Farmer began working as a part-time secretary to Ray Doubles, Dean of the University of Richmond Law School, while still in school. Unable to find employment as a lawyer during a time when it was difficult for women to do so, she continued working for Doubles after graduation. She began working as assistant law librarian with responsibility for much of the work of the library, including collection development and bookkeeping. In 1934, she took a course Law Library Administration at the School of Library Service at Columbia University. In 1938, she became the law librarian.

She was also very active in civic affairs in Richmond and was an officer or board member of numerous organizations: the Richmond Branch of University Women (AAUW) (1934-36), the Virginia Consumers' League (1935), the Virginia Social Science Association (1935), the Virginia Women's Council of Legislative Chairmen of States Organizations (1936), the Richmond League of Women Voters and the local Y.M.C.A. Her work with these organizations included public speaking, radio interviews, and legislative testimony.

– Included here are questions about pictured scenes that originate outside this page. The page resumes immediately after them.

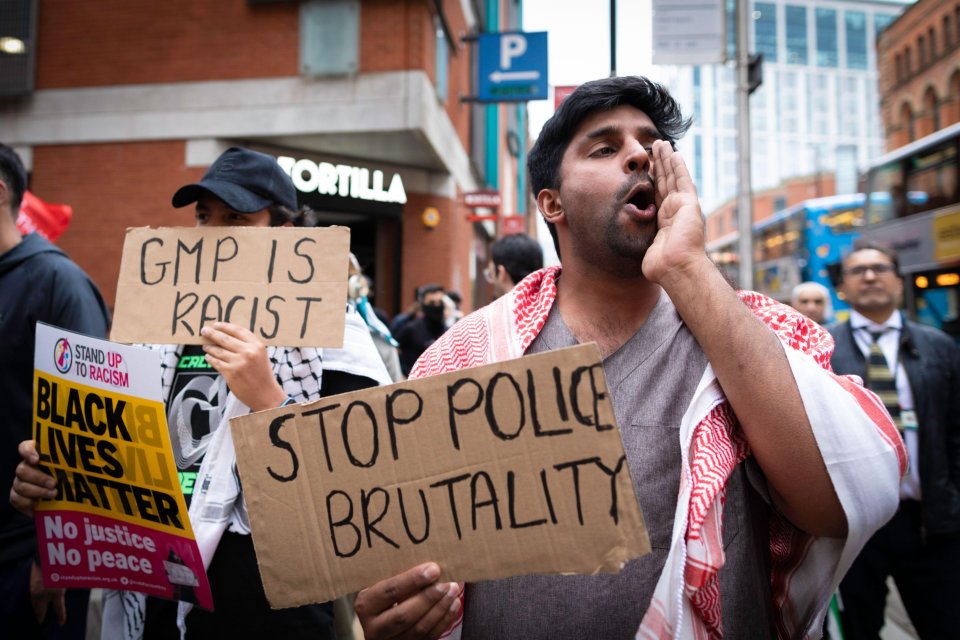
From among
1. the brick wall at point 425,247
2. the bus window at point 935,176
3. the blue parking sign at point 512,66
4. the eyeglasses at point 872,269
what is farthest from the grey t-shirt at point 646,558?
the bus window at point 935,176

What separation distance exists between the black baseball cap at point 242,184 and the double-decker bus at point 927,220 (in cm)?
1165

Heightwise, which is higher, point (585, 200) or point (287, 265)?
point (585, 200)

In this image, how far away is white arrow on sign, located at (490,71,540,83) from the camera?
11.2 metres

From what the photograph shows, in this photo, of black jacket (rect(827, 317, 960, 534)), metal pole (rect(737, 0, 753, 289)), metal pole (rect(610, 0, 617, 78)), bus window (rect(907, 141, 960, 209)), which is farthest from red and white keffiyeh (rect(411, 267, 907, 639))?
bus window (rect(907, 141, 960, 209))

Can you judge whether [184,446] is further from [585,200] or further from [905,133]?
[905,133]

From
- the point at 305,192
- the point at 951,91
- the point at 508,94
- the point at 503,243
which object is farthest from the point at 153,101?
the point at 951,91

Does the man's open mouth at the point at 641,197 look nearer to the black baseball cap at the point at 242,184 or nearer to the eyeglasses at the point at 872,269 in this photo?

== University of Virginia School of Law ==

In July 1942, Farmer was hired by the University of Virginia School of Law as senior cataloger at its law library and as executive secretary of the law library committee. She spent the rest of her career at the school, becoming law librarian in 1944, associate professor in 1963, full professor in 1969, and professor emeritus upon her retirement in 1976. At her start, the library had no library catalog and only 40,000 uncatalogued books, and she grew it to over 300,000 volumes at her retirement. She became active in the alumni association to promote fundraising to supplement state appropriations inadequate for collection development. She also promoted technological development, including microforms and databases. The Attorney General of Virginia appointed her in 1976 to study the use of computers in legal research for state lawyers and officials. She had a reputation as a tenacious and formidable administrator. When University of Virginia President Colgate Darden asked a dean why a particular decision was made, he was told that "Miss Farmer had concluded that that is what should be done."

During her career she was internationally recognized for her expertise. She served as president of the American Association of Law Libraries in 1959-1960. She was a consultant to Nigeria's law library and was invited to the First Conference of Law Librarians in Nigeria, at the Nigerian Law School on Victoria Island, Lagos in 1975.

== Death and legacy ==
Frances Farmer died on September 13, 1993, in Charlottesville.